Single-writer guarantee: A distributed cache rebuilder should only be executed by one node at a time. If two nodes simultaneously rebuild, they might write partial or conflicting data.
Cron job deduplication: In a Kubernetes deployment with N replicas, a scheduled task (send daily emails, archive old records) must run on exactly one pod. A distributed lock ensures only the winner executes.
Leader election: In a replicated database or streaming system, nodes compete for leadership. The winner writes; followers replicate. A distributed lock (or lease) is the foundation of this pattern.
Rate-limited API calls: A third-party API allows one request per second. Multiple workers must coordinate so only one sends a request in each time window.

Key insight: Distributed locks are not about performance—they are about correctness. If two processes both believe they hold the lock, data corruption or business-logic violations can follow.

Properties of a Good Distributed Lock

Not all distributed locks are created equal. A robust implementation must satisfy several properties, formalized in the literature as safety and liveness guarantees:

Property	Type	Description
Mutual Exclusion	Safety	At most one client can hold the lock at any given time. This is the fundamental guarantee. If this breaks, the lock is useless.
Deadlock-Free	Liveness	Even if a client crashes while holding the lock, the lock must eventually be released. Typically enforced via TTL (time-to-live) or session expiration.
Fault Tolerance	Availability	The lock service must remain operational even if some nodes fail. A single-node lock server is a single point of failure.
Fencing Tokens	Safety (extended)	Each lock acquisition produces a monotonically increasing token. Resource servers reject stale tokens to prevent delayed writes from a previous lock holder.

Image-linked spatial questions:
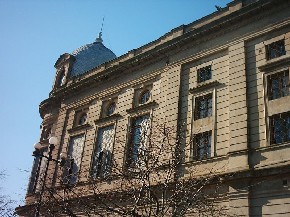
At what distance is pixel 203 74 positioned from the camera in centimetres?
2228

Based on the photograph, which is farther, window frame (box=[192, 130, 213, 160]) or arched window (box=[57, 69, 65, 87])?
arched window (box=[57, 69, 65, 87])

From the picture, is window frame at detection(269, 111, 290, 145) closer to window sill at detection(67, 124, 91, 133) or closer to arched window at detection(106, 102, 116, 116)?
arched window at detection(106, 102, 116, 116)

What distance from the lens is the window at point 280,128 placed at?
1714 centimetres

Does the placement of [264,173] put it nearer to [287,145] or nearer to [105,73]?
[287,145]

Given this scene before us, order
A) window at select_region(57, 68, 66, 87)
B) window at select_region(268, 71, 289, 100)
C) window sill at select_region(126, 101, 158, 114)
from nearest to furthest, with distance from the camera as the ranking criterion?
window at select_region(268, 71, 289, 100) < window sill at select_region(126, 101, 158, 114) < window at select_region(57, 68, 66, 87)

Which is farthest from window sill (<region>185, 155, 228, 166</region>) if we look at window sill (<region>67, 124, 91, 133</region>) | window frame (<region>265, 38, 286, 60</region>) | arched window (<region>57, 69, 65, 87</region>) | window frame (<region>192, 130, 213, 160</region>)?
arched window (<region>57, 69, 65, 87</region>)

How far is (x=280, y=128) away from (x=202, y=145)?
4.28 meters

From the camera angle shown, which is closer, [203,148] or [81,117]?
[203,148]

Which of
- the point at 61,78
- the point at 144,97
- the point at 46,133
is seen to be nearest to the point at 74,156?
the point at 46,133

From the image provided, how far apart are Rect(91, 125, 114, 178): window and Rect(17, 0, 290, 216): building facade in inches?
3.0

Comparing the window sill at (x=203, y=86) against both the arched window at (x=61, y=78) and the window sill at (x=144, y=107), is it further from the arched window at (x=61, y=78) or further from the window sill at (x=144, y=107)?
the arched window at (x=61, y=78)

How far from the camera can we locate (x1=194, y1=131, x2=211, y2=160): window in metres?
19.5

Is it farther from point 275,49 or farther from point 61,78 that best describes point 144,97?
point 61,78

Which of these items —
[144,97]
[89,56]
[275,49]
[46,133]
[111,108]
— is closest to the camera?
[275,49]
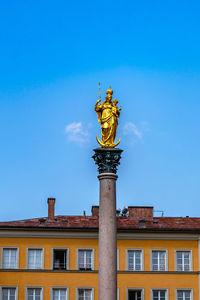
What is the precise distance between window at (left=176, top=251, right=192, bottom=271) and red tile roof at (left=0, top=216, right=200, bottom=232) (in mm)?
1838

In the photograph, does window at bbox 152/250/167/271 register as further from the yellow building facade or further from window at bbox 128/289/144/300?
window at bbox 128/289/144/300

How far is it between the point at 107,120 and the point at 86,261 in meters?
22.8

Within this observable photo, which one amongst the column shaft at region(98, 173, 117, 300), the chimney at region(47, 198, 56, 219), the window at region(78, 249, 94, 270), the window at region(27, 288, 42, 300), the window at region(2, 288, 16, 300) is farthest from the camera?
the chimney at region(47, 198, 56, 219)

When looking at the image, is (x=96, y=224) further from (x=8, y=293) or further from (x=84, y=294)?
(x=8, y=293)

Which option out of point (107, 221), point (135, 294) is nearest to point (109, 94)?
point (107, 221)

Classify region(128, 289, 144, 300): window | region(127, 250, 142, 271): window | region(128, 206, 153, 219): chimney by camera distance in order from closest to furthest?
region(128, 289, 144, 300): window < region(127, 250, 142, 271): window < region(128, 206, 153, 219): chimney

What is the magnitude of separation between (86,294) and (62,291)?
1804 millimetres

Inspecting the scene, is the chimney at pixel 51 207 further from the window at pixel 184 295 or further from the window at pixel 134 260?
the window at pixel 184 295

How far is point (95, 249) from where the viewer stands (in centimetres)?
5681

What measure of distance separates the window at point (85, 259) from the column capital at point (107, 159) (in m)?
22.2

• THINGS TO DO
1. According to the text on distributed locks, how is the deadlock-free property typically enforced?
2. Edit the records from their start through the line containing "window at select_region(268, 71, 289, 100) <", replacing "camera" with "viewer" and leaving everything else unchanged. Omit the pictures from your answer.
The text on distributed locks and the records are unrelated to each other.

• RESPONSES FOR EACH TASK
1. Via TTL (time-to-live) or session expiration.

2.
At what distance is pixel 203 74 positioned from the viewer in centimetres?
2228

Based on the photograph, which is farther, window frame (box=[192, 130, 213, 160]) or arched window (box=[57, 69, 65, 87])?
arched window (box=[57, 69, 65, 87])

From the picture, is window frame at detection(269, 111, 290, 145) closer to window sill at detection(67, 124, 91, 133) or closer to arched window at detection(106, 102, 116, 116)?
arched window at detection(106, 102, 116, 116)

What distance from the lens is the window at point 280,128 placed at?
1714 centimetres

Does the placement of [264,173] put it nearer to [287,145] or nearer to [105,73]?
[287,145]

Given this scene before us, order
A) window at select_region(57, 68, 66, 87)
B) window at select_region(268, 71, 289, 100)
C) window sill at select_region(126, 101, 158, 114)
from nearest to furthest, with distance from the viewer as the ranking criterion?
window at select_region(268, 71, 289, 100) < window sill at select_region(126, 101, 158, 114) < window at select_region(57, 68, 66, 87)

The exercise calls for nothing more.